Formulation: Given an observation sequence $Y=y_1, y_2, \cdots, y_T$, find the model parameter $\lambda=(\pi, A, B)$ that maximize $P(Y\vert\lambda)$
The training problem is one of the most important problem for HMM applications, since it allows us to optimally adapt model parameters to fit the training data, which can be later used for prediction and classification.
Unlike the above problems, there is no analytical way of estimating the model parameters. However, we can use an iterative method, while in each iteration $P(Y\vert\lambda)$ is locally maximized. This is called the Baum-Welch methodfor HMM, or in a more generally case the Expectation-Maximization (EM) algorithm. There are other training methods, such as gradient descent. But we will focus of the most commonly used iterative procedure method in this article.
In order to describe the procedure, first define $\xi_t(i, j)$, the probability of being in state $S_i$ at time $t$ and state $S_j$ at time $t+1$:
$\xi_t(i,j)=P(x_t=S_i, x_{t+1}=S_j\vert Y, \lambda)=\frac{\alpha_t(i)A_{ij}B_{jy_{t+1}}\beta_{t+1}(i)}{P(Y\vert \lambda)}=\frac{\alpha_t(i)A_{ij}B_{jy_{t+1}}\beta_{t+1}(i)}{\sum_{i=1}^N\sum_{j=1}^N\alpha_t(i)A_{ij}B_{jy_{t+1}}\beta_{t+1}(i)}$
Also, define as the probability of begin in state $i$ at time t:
$\gamma_t(i)=P(x_t=S_i\vert Y, \lambda)=\frac{\alpha_t(i)\beta_t(i)}{P(Y\vert\lambda)}=\frac{\alpha_t(i)\beta_t(i)}{\sum_{i=1}^N\alpha_t(i)\beta_t(i)}$
It is not hard to see that $\gamma_t(i)=\sum_{j=1}^N\xi_t(i,j)$. The summation of $\gamma_t(i)$ over time can be interpreted as the expected number of times that state $i$ is visited, or the expected number of transitions made from state $i$; While the summation of $\xi_t(i,j)$ over time, can be interpreted as the expected number transitions from state $i$ to state $j$.

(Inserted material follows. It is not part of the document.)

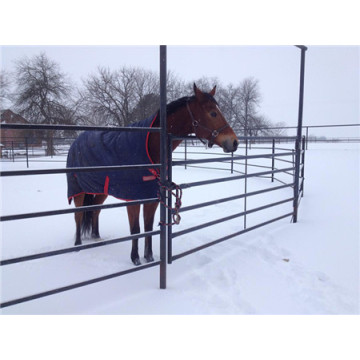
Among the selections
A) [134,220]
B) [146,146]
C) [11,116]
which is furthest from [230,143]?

The Baum-Welch algorithm can be summarized as:
Baum-Welch Algorithm (EM) for training HMM
(E-step)
Compute forward and backward probabilities $\alpha_t, \beta_t, \gamma_t, \xi_t$ and $P(Y\vert\lambda)$
(M-step)
Update parameters:
$\pi_i=\gamma_1(i), \quad A_{ij}=\frac{\sum_{t=1}^{T-1}\xi_t(i,j)}{\sum_{t=1}^{T-1}\gamma_t(i,j)}, \quad B_{ik}=\frac{\sum_{t=1, s.t y_t=k}^{T}\gamma_t(i,j)}{\sum_{t=1}^{T}\gamma_t(i,j)}$
Repeat until converge.
In order to achieve reliable model parameters, most of the time we have multiple observation sequences for training a HMM. We can simply modified our method to learn a model using more than one sequences at the same time.
We denote the set of K observation sequences as $\mathbf{Y}={Y^1, Y^2, \cdots, Y^K}$, the overall probability to maximize becomes:
$P(\mathbf{Y}\vert\lambda)=\prod_{k=1}^K P(Y^k\vert\lambda)$
Then the update formulas in Baum-Welch becomes:
$\pi_i=\sum_{k=1}^K\gamma_1^k(i), \quad A_{ij}=\frac{\sum_{k=1}^K\sum_{t=1}^{T-1}\xi_t(i,j)}{\sum_{k=1}^K\sum_{t=1}^{T-1}\gamma_t(i,j)}, \quad B_{ik}=\frac{\sum_{k=1}^K\sum_{t=1, s.t y_t=k}^{T}\gamma_t(i,j)}{\sum_{k=1}^K\sum_{t=1}^{T}\gamma_t(i,j)}$
One tricky problem in the implementation of HMM algorithms is underflow. The probabilities consist of multiplications of a series of small elements, thus their value head exponentially to zero. In order to avoid such underflow problem, there are generally two way to perform the algorithms effectively: scaling or compute the log-likelihood instead.
To avoid underflow, the probabilities need to be rescaled every time after computation. More specifically, we need to normalize $\alpha$ and $\beta$ every time after the update:
$c_t=\frac{1}{\sum_{i=1}^N\alpha_t(i)}, \quad \hat{\alpha}_t(i)=c_t\alpha_t(i)$
$d_t=\frac{1}{\sum_{i=1}^N\beta_t(i)}, \quad \hat{\beta}_t(i)=d_t \beta_t(i)$
Then treat $\hat{\alpha}_t(i)$ and $\hat{\beta}_t(i)$ normally as $\alpha_t(i)$ and $\beta_t(i)$ during computation.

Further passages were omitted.